▸ **Exercise description**
Could you write out every entry exactly as it stands?
>> Start
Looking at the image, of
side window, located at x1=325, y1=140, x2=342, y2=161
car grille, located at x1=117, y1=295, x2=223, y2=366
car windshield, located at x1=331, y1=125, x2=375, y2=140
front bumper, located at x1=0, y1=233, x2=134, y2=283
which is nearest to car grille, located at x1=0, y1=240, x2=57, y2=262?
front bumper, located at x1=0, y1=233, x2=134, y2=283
>> End
▸ **Output of the task**
Looking at the image, of
side window, located at x1=325, y1=140, x2=342, y2=161
car grille, located at x1=117, y1=295, x2=223, y2=366
car windshield, located at x1=331, y1=125, x2=375, y2=140
front bumper, located at x1=0, y1=233, x2=134, y2=283
which is nearest to car grille, located at x1=0, y1=240, x2=57, y2=262?
front bumper, located at x1=0, y1=233, x2=134, y2=283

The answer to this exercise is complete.